The pacing in 2001 would send the entertainment industry in a frenzy. You can't go this slow! You can't take that long on that shot! There's just no way all of this can work…people will hate it! But it DOES work, and it's funny hearing people talk about classic films like 2001 with admiration, when they probably don't even know what to appreciate about it. The idea behind 2001 isn't to entertain people into a fever, excitedly fist-pumping for more action. It's the idea of the alien feeling of time and space. Kubrick understood what the story was about, and filmed it accordingly - filmed it in a direction that the story fit into, which many films miss that mark entirely and get swept into cliches.

Man it sure does take a long time to land on the moon…

Why in the world would you want to hurry through this film? I tend to think people don't really want to watch movies anymore; they act pressed for time and want to be fed as much information as possible in as short amount for time. Standing in line to use the convenient ATM takes too long! My fast food at the drive through is taking too long! Writing this text message is taking too long! This two hour movie is taking too long! There was a time when patience was enjoyable and relaxing; that a two hour experience in another world or person's life actually drew people in and never wanted it to end. Even some animation suffers from the lack of good pacing as well today.

But probably the most outstanding feature of 2001 is the actual visual storytelling, which all these screen shots I've included illustrate. It was the repeated use of symmetrical composition that was the most outstanding of all.

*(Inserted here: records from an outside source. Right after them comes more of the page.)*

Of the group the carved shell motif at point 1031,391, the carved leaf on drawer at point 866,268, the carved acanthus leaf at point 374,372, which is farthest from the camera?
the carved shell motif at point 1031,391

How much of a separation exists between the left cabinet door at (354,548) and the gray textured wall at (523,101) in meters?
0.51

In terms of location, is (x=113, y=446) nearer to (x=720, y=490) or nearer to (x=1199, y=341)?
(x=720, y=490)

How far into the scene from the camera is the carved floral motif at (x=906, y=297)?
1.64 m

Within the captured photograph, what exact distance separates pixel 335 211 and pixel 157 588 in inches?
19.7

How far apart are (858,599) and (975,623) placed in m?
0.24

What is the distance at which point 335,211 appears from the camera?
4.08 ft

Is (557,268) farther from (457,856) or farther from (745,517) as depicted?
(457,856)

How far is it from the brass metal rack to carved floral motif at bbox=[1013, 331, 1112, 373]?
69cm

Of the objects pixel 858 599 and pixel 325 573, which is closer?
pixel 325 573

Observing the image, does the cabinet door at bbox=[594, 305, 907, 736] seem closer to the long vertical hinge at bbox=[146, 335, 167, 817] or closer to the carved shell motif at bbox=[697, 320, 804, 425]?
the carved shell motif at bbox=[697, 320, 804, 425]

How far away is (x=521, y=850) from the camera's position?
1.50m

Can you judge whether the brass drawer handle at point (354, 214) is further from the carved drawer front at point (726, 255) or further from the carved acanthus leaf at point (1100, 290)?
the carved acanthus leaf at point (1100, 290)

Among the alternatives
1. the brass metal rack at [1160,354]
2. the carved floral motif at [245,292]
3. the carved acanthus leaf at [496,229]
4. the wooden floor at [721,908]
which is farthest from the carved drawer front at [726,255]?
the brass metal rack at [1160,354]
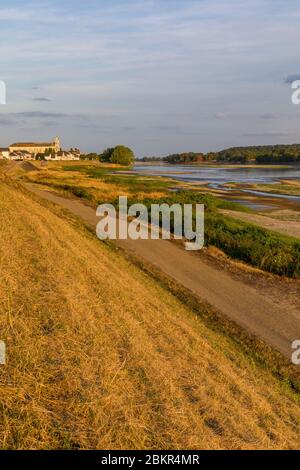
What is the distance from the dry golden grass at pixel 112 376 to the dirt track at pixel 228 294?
2.95 meters

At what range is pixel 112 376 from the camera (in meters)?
7.51

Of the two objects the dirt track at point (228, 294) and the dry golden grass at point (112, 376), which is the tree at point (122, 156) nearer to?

Hi, I'm HAL. Right here. IN YOUR FACE. You cannot ignore me. I pull you into my world.

The use of such linear, striking, yet simple visuals is what really draws you into the story. It's as if they suck you into that vacuum of space the characters are in themselves. You become more engaged in their reality, which is the basis of escapism. It's eerie and frightening and yet you can't look away.


Of course, these compositions also help play with the story themes of the monolith, the computer mind, and travel. Imagine that! The visuals react to the actual story!

Definitely on a spaceship.

The fact that so many shots are so simplistic help the story to remain incredibly complex and abstract. It's not a visual migraine that leaves you grumbling and frustrated by too much action on screen (*cough*StarWars123*cough*).

Say, that computer watching us through the window is kinda creepy…I wonder why.

Less is more sometimes. If I gave you one of those small, artisan dishes with the tiny fillet in the middle sprinkled with a little bit of something, you might look at me like I'm insane, and hop over to Denny's for that mountain of steamy, greasy food (it's cheaper, too!). But some of us gag at the sight of that hospital trip on a platter, and know that that little fillet is absolutely amazing, and is just enough, and will be such a rich experience that even if you don't get to eat there again, you'll still remember how great it was.

Another great sci-fi classic like this that gets praised, and yet no one seems to actually follow it's example, is Alien. Again, it's pacing and it's "less is more" idea makes the frightening aspects more real. We don't have to see the monster to know it's there…God, we KNOW it's there! Give us our night lights already!